DESCRIPTION OF THE TASK:
From the piece on the cable merger, quote word for word the stretch that begins at "Charter, led by" and stops after "to close contemporaneously.".

SUPPLIED TEXT:
################
Comcast recently abandoned plans to buy Time Warner Cable, the second-largest U.S. cable operator, amid regulators’ opposition. Charter, which is currently the fourth-largest U.S. cable firm and has been touting the benefits of consolidation, had widely been seen as the lead suitor.
Charter will pay $55 billion-plus in cash and stock for Time Warner Cable. Including debt, the deal values Time Warner Cable at $78.7 billion.
Charter, led by CEO Tom Rutledge, on Tuesday also said that it has finalized an updated deal with Advance/Newhouse Partnership, the parent company of Bright House Networks, to acquire it for $10.4 billion. The amended agreement provides for Charter and Advance/Newhouse to form a new partnership, of which Charter will own 86 or 87 percent, depending on shareholder decisions that are part of the Time Warner Cable deal. Charter will pay Advance/Newhouse common and convertible preferred units in the partnership in addition to $2 billion in cash. Both transactions are expected to close contemporaneously.
The combined company will be the second-largest U.S. cable operator and the largest in Southern California. It will be the third-largest pay TV company in the U.S. behind Comcast and the planned AT&T-DirecTV. It would be the biggest player in such major markets as New York and L.A. Overall, the combined cable company would have 23.9 million total subscribers in 41 markets, compared with Comcast’s roughly 27 million customer relations as of the end of the first quarter.
The deals are set to once again make Malone a big cable industry player in the U.S. His Liberty Broadband owns cable assets across Europe. In 2013, Charter unsuccessfully approached Time Warner Cable about a deal before last year losing out to Comcast. But with Comcast’s deal abandoned, Charter started friendly talks and sealed the deal.
################
RECORDS SUPPLIED:
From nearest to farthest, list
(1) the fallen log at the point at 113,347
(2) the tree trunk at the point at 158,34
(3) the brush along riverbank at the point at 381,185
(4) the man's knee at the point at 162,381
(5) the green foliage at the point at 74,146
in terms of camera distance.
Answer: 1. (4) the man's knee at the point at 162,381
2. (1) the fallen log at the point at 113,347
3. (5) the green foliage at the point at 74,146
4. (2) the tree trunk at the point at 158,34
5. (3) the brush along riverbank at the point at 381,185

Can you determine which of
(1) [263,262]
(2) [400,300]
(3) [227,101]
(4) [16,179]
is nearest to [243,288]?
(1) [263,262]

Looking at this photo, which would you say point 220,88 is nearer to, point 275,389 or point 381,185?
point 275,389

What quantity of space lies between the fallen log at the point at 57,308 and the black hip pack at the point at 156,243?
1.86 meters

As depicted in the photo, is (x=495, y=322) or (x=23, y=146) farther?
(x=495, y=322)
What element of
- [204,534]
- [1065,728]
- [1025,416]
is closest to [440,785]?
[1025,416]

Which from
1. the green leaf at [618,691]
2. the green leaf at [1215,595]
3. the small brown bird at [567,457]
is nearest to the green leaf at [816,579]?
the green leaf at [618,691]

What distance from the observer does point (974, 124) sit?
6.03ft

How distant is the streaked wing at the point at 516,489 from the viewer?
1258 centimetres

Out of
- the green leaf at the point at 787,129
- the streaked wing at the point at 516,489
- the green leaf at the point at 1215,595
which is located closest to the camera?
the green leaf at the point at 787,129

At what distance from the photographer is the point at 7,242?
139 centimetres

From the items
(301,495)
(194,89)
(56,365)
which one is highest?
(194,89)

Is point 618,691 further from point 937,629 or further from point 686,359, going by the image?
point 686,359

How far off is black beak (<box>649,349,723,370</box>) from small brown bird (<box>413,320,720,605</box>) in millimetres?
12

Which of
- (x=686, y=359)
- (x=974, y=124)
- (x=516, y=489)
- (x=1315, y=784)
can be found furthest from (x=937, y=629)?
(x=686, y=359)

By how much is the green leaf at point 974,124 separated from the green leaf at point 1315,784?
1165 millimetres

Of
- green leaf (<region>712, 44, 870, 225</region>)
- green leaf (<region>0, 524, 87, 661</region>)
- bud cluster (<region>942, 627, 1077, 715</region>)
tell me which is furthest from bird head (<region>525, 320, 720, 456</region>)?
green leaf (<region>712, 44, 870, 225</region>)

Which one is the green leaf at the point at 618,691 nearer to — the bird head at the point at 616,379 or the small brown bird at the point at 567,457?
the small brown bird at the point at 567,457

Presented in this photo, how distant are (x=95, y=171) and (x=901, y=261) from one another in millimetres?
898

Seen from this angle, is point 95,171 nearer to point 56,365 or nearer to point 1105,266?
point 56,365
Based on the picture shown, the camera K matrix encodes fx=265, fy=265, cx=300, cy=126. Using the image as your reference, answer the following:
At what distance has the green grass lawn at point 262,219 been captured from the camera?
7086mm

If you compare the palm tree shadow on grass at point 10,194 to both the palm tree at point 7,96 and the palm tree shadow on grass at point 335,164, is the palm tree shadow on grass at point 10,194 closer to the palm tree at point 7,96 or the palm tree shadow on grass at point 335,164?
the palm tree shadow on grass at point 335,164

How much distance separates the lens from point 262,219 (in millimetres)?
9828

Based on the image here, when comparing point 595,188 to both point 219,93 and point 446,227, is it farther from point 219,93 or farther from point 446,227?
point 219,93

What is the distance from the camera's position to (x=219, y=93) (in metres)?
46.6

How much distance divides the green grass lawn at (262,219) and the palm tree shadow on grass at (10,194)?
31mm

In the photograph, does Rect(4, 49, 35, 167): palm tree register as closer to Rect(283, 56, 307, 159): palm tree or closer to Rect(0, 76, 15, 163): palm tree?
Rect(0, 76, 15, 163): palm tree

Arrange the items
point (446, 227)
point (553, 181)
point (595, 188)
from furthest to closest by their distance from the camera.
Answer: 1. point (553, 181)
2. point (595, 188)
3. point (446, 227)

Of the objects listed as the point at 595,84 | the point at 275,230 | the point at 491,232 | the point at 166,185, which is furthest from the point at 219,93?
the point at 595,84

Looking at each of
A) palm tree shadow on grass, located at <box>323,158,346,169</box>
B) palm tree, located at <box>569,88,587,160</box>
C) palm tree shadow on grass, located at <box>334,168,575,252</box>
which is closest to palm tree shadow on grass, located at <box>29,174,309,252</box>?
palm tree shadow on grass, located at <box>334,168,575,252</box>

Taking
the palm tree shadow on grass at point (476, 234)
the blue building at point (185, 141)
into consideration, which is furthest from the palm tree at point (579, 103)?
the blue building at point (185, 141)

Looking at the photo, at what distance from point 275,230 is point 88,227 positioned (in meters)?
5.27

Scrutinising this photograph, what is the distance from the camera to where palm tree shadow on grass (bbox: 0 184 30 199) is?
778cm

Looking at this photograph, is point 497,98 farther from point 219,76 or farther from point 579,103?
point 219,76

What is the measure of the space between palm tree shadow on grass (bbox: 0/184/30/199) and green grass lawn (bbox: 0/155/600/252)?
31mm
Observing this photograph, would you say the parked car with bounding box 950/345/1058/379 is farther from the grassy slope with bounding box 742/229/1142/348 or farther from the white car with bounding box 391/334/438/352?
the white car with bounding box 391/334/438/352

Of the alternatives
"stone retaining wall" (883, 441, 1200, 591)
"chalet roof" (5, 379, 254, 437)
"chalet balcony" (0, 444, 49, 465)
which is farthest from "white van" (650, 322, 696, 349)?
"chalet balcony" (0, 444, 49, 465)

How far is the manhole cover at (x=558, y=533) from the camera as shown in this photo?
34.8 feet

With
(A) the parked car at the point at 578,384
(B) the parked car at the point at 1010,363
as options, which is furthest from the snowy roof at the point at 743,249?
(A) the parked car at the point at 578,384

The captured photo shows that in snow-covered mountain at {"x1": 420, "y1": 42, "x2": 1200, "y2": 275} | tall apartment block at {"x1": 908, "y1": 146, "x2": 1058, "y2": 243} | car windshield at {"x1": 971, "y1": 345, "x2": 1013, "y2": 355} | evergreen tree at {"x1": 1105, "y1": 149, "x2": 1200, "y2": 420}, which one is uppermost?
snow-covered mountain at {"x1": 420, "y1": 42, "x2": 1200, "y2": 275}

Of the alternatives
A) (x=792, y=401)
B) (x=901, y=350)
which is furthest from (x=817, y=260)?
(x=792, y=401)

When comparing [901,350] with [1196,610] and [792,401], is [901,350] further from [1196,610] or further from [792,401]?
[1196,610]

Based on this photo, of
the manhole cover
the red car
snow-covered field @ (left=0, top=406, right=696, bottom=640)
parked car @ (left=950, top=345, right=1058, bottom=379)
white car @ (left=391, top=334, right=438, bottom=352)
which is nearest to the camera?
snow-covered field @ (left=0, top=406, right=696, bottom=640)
################
EXERCISE ANSWER:
Charter, led by CEO Tom Rutledge, on Tuesday also said that it has finalized an updated deal with Advance/Newhouse Partnership, the parent company of Bright House Networks, to acquire it for $10.4 billion. The amended agreement provides for Charter and Advance/Newhouse to form a new partnership, of which Charter will own 86 or 87 percent, depending on shareholder decisions that are part of the Time Warner Cable deal. Charter will pay Advance/Newhouse common and convertible preferred units in the partnership in addition to $2 billion in cash. Both transactions are expected to close contemporaneously.